[Start]

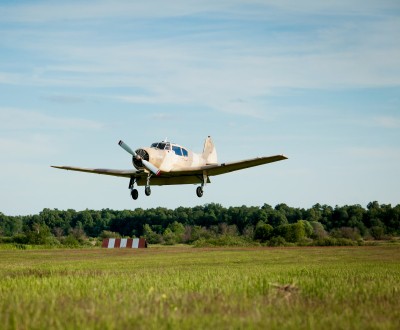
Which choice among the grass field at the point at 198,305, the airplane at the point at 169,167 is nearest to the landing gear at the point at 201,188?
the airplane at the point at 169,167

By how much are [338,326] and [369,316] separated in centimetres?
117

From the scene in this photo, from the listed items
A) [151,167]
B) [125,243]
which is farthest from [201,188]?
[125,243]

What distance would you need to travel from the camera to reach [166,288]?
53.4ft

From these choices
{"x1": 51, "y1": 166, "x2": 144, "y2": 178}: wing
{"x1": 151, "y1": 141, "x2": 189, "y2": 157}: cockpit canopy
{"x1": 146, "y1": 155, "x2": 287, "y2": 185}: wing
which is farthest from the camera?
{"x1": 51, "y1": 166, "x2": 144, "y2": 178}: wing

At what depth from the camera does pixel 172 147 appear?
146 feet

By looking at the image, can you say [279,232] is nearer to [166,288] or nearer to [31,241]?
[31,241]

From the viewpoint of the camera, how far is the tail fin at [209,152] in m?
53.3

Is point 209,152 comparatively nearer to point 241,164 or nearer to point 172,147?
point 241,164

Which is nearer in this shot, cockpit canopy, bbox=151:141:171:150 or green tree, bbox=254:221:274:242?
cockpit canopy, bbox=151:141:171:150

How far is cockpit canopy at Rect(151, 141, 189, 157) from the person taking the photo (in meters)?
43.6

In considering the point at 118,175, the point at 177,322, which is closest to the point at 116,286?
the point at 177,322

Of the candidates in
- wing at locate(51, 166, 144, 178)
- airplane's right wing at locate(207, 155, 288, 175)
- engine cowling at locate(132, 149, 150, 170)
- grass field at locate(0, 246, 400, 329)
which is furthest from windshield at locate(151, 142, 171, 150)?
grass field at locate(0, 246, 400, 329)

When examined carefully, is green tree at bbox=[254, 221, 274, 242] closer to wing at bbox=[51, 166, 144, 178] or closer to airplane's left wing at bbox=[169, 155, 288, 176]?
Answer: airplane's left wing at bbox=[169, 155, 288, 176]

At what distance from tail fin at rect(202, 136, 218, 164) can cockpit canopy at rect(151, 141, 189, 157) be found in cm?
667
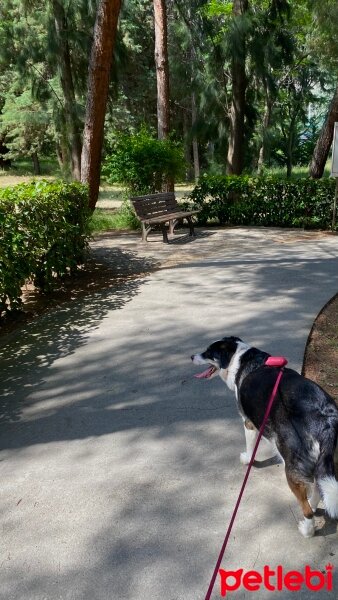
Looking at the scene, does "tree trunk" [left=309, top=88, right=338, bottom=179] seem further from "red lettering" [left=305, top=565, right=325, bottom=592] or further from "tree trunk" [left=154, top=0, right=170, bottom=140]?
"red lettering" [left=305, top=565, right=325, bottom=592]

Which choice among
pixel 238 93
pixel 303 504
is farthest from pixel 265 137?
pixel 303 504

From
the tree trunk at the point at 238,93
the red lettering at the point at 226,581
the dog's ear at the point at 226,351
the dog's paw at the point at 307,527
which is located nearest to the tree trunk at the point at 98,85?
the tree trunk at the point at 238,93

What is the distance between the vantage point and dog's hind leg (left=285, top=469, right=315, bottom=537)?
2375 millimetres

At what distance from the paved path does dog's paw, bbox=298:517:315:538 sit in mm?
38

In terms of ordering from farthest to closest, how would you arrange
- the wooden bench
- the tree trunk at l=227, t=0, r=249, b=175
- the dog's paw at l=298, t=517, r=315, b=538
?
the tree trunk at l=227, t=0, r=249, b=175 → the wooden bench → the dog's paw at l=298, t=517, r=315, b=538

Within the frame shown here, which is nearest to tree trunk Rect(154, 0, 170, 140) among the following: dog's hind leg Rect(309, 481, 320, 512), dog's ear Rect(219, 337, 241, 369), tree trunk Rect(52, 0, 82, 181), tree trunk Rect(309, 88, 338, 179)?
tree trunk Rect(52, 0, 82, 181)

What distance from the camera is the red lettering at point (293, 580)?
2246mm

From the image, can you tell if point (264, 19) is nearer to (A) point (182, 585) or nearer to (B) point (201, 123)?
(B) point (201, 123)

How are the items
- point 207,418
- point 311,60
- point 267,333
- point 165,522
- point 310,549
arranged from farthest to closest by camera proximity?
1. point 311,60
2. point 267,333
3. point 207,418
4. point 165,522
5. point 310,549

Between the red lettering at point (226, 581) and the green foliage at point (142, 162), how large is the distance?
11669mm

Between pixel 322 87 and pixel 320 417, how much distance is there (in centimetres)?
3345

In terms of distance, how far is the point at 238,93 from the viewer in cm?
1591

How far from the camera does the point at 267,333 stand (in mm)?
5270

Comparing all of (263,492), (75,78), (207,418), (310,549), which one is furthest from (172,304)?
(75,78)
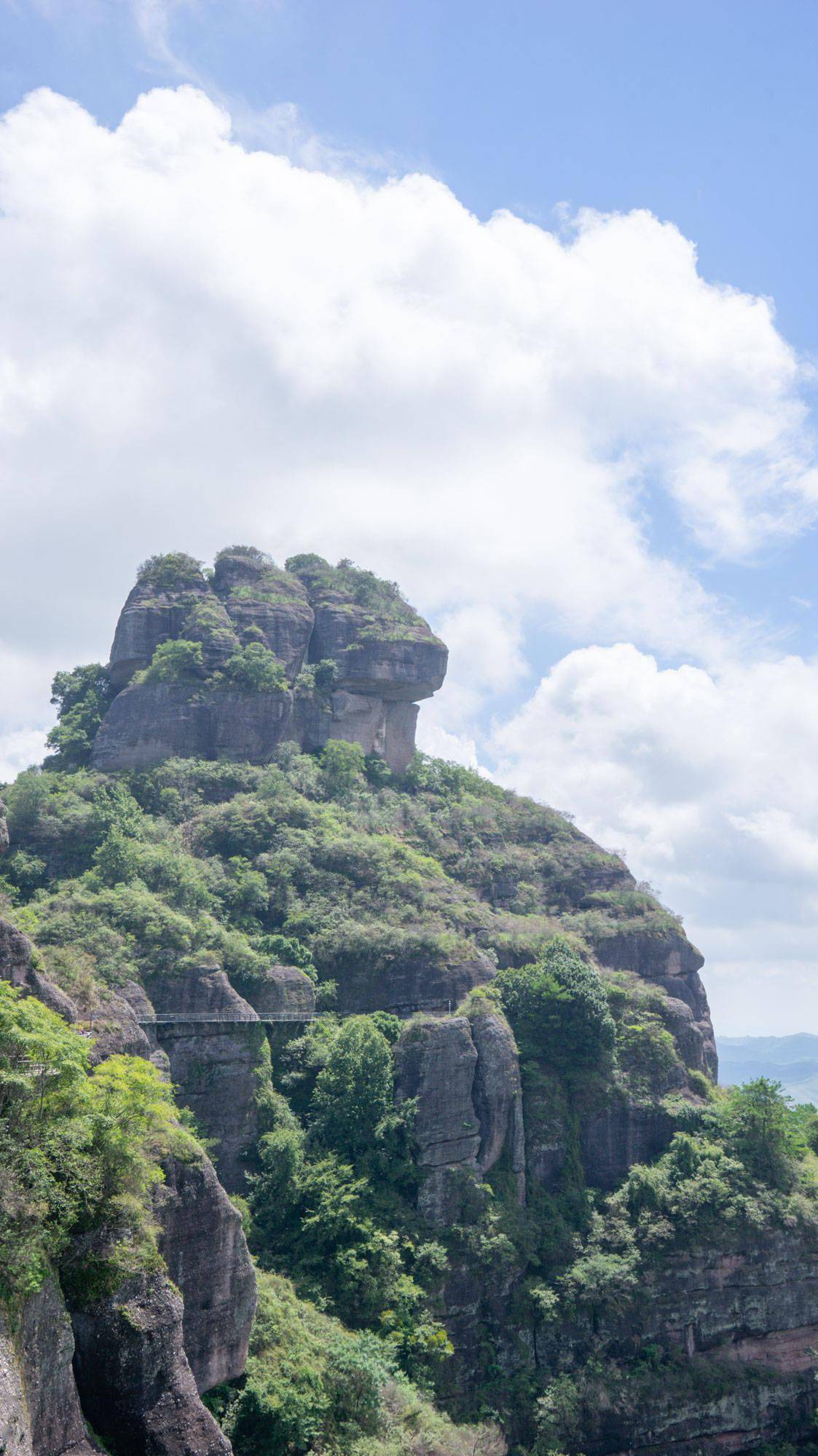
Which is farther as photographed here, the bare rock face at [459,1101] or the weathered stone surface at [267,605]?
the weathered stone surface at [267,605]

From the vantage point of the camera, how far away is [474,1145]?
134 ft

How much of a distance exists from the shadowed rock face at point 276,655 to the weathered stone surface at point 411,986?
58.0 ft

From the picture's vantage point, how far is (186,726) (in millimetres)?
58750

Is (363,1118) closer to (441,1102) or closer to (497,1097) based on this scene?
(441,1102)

[End]

- **What you will do**
Recast the records above as a JSON list of strings, with one string per line and no blank lines. Leave the pictures out.

- **Answer below**
[
  "Which choice among the grass field at the point at 198,305, the airplane at the point at 169,167 is nearest to the landing gear at the point at 201,188?",
  "the airplane at the point at 169,167",
  "By how much are [338,326] and [369,316] separated in centimetres?",
  "117",
  "From the scene in this photo, from the listed items",
  "A) [151,167]",
  "B) [125,243]",
  "which is farthest from [201,188]?",
  "[125,243]",
  "What distance would you need to travel from the camera to reach [166,288]?",
  "53.4ft",
  "From these choices",
  "{\"x1\": 51, \"y1\": 166, \"x2\": 144, \"y2\": 178}: wing",
  "{\"x1\": 151, \"y1\": 141, \"x2\": 189, \"y2\": 157}: cockpit canopy",
  "{\"x1\": 146, \"y1\": 155, \"x2\": 287, \"y2\": 185}: wing",
  "which is farthest from the camera?",
  "{\"x1\": 51, \"y1\": 166, \"x2\": 144, \"y2\": 178}: wing",
  "At what depth from the camera does pixel 172 147 appear?",
  "146 feet",
  "By looking at the image, can you say [279,232] is nearer to [166,288] or nearer to [31,241]?",
  "[31,241]",
  "From the viewpoint of the camera, how far is the tail fin at [209,152] in m?",
  "53.3",
  "Is point 209,152 comparatively nearer to point 241,164 or nearer to point 172,147?",
  "point 241,164",
  "Which is nearer in this shot, cockpit canopy, bbox=151:141:171:150 or green tree, bbox=254:221:274:242?",
  "cockpit canopy, bbox=151:141:171:150",
  "How far is cockpit canopy at Rect(151, 141, 189, 157) from the person taking the photo (in meters)?",
  "43.6",
  "In considering the point at 118,175, the point at 177,322, which is closest to the point at 116,286?",
  "the point at 177,322",
  "Of the candidates in",
  "- wing at locate(51, 166, 144, 178)",
  "- airplane's right wing at locate(207, 155, 288, 175)",
  "- engine cowling at locate(132, 149, 150, 170)",
  "- grass field at locate(0, 246, 400, 329)",
  "which is furthest from windshield at locate(151, 142, 171, 150)?",
  "grass field at locate(0, 246, 400, 329)",
  "When examined carefully, is green tree at bbox=[254, 221, 274, 242] closer to wing at bbox=[51, 166, 144, 178] or closer to airplane's left wing at bbox=[169, 155, 288, 176]?",
  "Answer: airplane's left wing at bbox=[169, 155, 288, 176]",
  "At what distance from tail fin at rect(202, 136, 218, 164) can cockpit canopy at rect(151, 141, 189, 157) be found in cm?",
  "667",
  "Looking at the scene, does \"tree trunk\" [left=309, top=88, right=338, bottom=179] seem further from \"red lettering\" [left=305, top=565, right=325, bottom=592] or further from \"tree trunk\" [left=154, top=0, right=170, bottom=140]?",
  "\"red lettering\" [left=305, top=565, right=325, bottom=592]",
  "Which choice among",
  "pixel 238 93",
  "pixel 303 504",
  "is farthest from pixel 265 137?",
  "pixel 303 504",
  "From",
  "the tree trunk at the point at 238,93",
  "the red lettering at the point at 226,581",
  "the dog's ear at the point at 226,351",
  "the dog's paw at the point at 307,527",
  "which is located nearest to the tree trunk at the point at 98,85?",
  "the tree trunk at the point at 238,93",
  "What is the distance between the vantage point and dog's hind leg (left=285, top=469, right=315, bottom=537)?",
  "2375 millimetres",
  "At what distance from the paved path does dog's paw, bbox=298:517:315:538 sit in mm?",
  "38",
  "In terms of ordering from farthest to closest, how would you arrange",
  "- the wooden bench",
  "- the tree trunk at l=227, t=0, r=249, b=175",
  "- the dog's paw at l=298, t=517, r=315, b=538",
  "?",
  "the tree trunk at l=227, t=0, r=249, b=175 → the wooden bench → the dog's paw at l=298, t=517, r=315, b=538",
  "Within the frame shown here, which is nearest to tree trunk Rect(154, 0, 170, 140) among the following: dog's hind leg Rect(309, 481, 320, 512), dog's ear Rect(219, 337, 241, 369), tree trunk Rect(52, 0, 82, 181), tree trunk Rect(309, 88, 338, 179)?",
  "tree trunk Rect(52, 0, 82, 181)",
  "What distance from the camera is the red lettering at point (293, 580)?",
  "2246mm",
  "From the image, can you tell if point (264, 19) is nearer to (A) point (182, 585) or nearer to (B) point (201, 123)?",
  "(B) point (201, 123)",
  "How are the items",
  "- point 207,418",
  "- point 311,60",
  "- point 267,333",
  "- point 165,522",
  "- point 310,549",
  "arranged from farthest to closest by camera proximity?",
  "1. point 311,60",
  "2. point 267,333",
  "3. point 207,418",
  "4. point 165,522",
  "5. point 310,549",
  "Between the red lettering at point (226, 581) and the green foliage at point (142, 162), how large is the distance?",
  "11669mm",
  "Between pixel 322 87 and pixel 320 417, how much distance is there (in centimetres)?",
  "3345",
  "In terms of distance, how far is the point at 238,93 from the viewer in cm?",
  "1591",
  "How far from the camera does the point at 267,333 stand (in mm)?",
  "5270",
  "Comparing all of (263,492), (75,78), (207,418), (310,549), which one is furthest from (172,304)?",
  "(75,78)",
  "Which is farther as photographed here, the bare rock face at [459,1101] or the weathered stone surface at [267,605]?",
  "the weathered stone surface at [267,605]",
  "From the vantage point of the camera, how far away is [474,1145]?",
  "134 ft",
  "How much of a distance exists from the shadowed rock face at point 276,655 to the weathered stone surface at point 411,986?",
  "58.0 ft",
  "From the picture's vantage point, how far is (186,726) (in millimetres)?",
  "58750",
  "Is (363,1118) closer to (441,1102) or closer to (497,1097) based on this scene?",
  "(441,1102)"
]